10,000 Dallas Women Want To Vote by Mylinda Farr
10,000 Dallas Women Want To Vote by Mylinda Farr

10,000 Dallas Women Want To Vote by Mylinda Farr

Artist Statement

Replicating the dynamic photo under the March 1918 newspaper caption of “MONSTER PETITION FOR EQUAL SUFFRAGE,” this art “10,000 Dallas Women Want To Vote,” captures three leaders of the Dallas Equal Suffrage Association, posing behind their evidence. Less than a week earlier, Nona B. Mahoney (far right, nicknamed “Nonie”) an early leader in the Texas suffrage movement, who “backed her political views and candidates with an open purse,” called on Dallas’ Representative, Judge Barry Miller, to change his opposition and support a bill for women to vote in the summer primary election. Nonie humorously explained, “He was grouchy when I first saw him. I jollied him, and he started to laugh and joke. I tried to buy him, and he said it would take 5,000 names of Dallas women on a petition to change him.” Motivated to visit mothers and teachers at schools, workers at factories, and students and faculty at Southern Methodist University, 10,000 women signed the petition. Nonie continued, “The interest in this petition is not confined to any one class. The women of Highland Park and the mill districts are equally interested and equally anxious to sign.”

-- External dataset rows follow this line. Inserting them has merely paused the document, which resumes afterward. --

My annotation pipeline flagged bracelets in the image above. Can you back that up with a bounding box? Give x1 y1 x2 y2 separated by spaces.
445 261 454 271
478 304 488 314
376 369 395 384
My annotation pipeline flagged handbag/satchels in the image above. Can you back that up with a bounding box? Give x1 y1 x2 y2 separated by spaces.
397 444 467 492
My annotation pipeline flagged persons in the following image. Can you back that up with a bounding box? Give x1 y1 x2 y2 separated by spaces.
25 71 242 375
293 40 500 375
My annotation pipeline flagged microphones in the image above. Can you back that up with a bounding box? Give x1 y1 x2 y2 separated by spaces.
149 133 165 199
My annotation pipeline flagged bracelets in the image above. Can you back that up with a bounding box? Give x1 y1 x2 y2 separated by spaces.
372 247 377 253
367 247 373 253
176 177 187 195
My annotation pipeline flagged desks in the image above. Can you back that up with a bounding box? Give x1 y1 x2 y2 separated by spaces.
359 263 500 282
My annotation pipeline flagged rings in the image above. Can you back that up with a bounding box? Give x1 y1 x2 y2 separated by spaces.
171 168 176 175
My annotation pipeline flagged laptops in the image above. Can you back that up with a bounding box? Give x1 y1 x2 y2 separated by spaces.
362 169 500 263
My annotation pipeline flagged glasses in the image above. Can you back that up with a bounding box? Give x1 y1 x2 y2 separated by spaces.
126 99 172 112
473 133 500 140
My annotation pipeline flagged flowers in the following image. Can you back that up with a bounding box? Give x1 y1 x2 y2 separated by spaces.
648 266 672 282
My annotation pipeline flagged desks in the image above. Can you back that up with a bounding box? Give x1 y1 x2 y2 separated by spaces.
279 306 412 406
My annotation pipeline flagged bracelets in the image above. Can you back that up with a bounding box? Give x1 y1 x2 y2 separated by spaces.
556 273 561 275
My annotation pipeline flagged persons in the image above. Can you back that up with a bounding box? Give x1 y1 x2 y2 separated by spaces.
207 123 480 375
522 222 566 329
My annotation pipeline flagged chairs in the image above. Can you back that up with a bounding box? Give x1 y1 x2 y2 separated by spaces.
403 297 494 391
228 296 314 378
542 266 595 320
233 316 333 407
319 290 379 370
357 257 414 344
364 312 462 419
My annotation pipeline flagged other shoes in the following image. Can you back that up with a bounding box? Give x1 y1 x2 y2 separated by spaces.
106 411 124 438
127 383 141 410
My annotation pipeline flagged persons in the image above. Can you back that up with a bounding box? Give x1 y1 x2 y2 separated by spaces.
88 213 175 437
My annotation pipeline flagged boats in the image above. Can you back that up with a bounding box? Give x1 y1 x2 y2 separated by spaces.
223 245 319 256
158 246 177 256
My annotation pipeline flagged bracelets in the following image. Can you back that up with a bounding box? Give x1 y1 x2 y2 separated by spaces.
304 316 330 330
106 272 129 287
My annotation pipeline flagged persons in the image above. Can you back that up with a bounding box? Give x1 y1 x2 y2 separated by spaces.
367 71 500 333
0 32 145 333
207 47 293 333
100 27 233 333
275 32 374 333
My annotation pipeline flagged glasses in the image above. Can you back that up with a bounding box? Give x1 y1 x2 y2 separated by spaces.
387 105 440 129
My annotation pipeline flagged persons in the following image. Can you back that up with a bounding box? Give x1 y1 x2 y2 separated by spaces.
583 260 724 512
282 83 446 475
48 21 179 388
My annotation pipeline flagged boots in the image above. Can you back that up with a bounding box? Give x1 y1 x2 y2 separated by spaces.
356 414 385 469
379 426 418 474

Ready to return to Austin, she concluded, “The large number of signatures obtained indicates clearly what the sentiment of Dallas women is regarding suffrage. At every place we visited with the petitions, at least 99 percent of the women readily attached their signatures. Refusals were rarely met. This demonstration shows that women have waked up to the fact that all women have the same interests. They must stand together to protect their common interests.”

“It will be a pleasure for me to keep my word to the ladies.”

Barry Miller, who believed that a representative is “a servant to the ruler of the people he represents,” responded, “I didn’t believe they could do it. I made a bluff, and they called it.” Supporting the bill, Miller voted yes. Commenting on some of the women’s names holding as great of intelligence as that of any legislative member, Miller resolved, “It will be a pleasure for me to keep my word to the ladies.”

In 1918, Texas women did not wait for the slow process to amend their state constitution or for a federal amendment for equal suffrage, rather they pressed the Governor William P. Hobby to submit a Primary Election bill. C. B. Metcalf of San Angelo introduced the bill; passing the house and senate, it was signed by the governor in late March. As the Primary Suffrage law did not go into effect until June 26, women thus had only fifteen days to register before the primary election scheduled for July 27. Proving women longed for this right to vote, around 386,000 Texas women registered to vote. Besides giving women the right to vote at all primary elections, they could exercise this right in all nominating conventions, which with Texas being one-sided politically (Democratic) this was equivalent to an election. In Texas, with two U. S. Senators and 18 Representatives, women had votes for more members of Congress than any other state and accordingly more presidential electors.

The next year, February 1919, Governor Hobby signed a resolution amending the state constitution to give women full voting rights. It was defeated on May 24th. Nevertheless, success for women’s voting quickly arrived with the Federal Woman Suffrage Amendment passing. When sent to the states for approval in June, Texas was the ninth of the states and the first of the southern states to ratify the 19th Amendment.




Mrs. I. Jalonick
1918: President of the Dallas Equal Suffrage Association (DESA)

Mrs. E. B. Reppert
1918: Texas Chairman of the Woman’s Committee for the Liberty Loan

Mrs. Nonie B. Mahoney
Vice president, DESA and State Director, National American Woman Suffrage Association and 1919 President, DESA

Sources: Texas newspapers and Citizens At Last, A. Elizabeth Taylor

Mylinda Farr Artist Bio

Ways to experiment with various mediums takes over my daydreaming as I desire to discover various techniques in oil, acrylic, ink, charcoal and graphite. I am drawn to historical stories and figures, wildflowers, horses and cowboys taken from the everyday surroundings of nature and animals of my family’s small ranch in East Texas. I grew up in a Texas Panhandle wheat farming community where my mother, a dynamic inspiration, owned the only hobby shop in the region (behind our house) offering a variety of classes like tole-painting, restoring antique trunks, and making resin grape lamps. My life ventured forward as I spent a year in Jerusalem, followed by living in the southwest and Old East Dallas. I tackled an MBA early on in my career but now fill my time pursuing creative endeavors, like art and music, researching history and spending time with my family.

My current artistic passion is drawing and painting single flower and macro botanical shapes – especially lupines, such as bluebonnets – on large-scaled paper and canvas with a geometrical bent.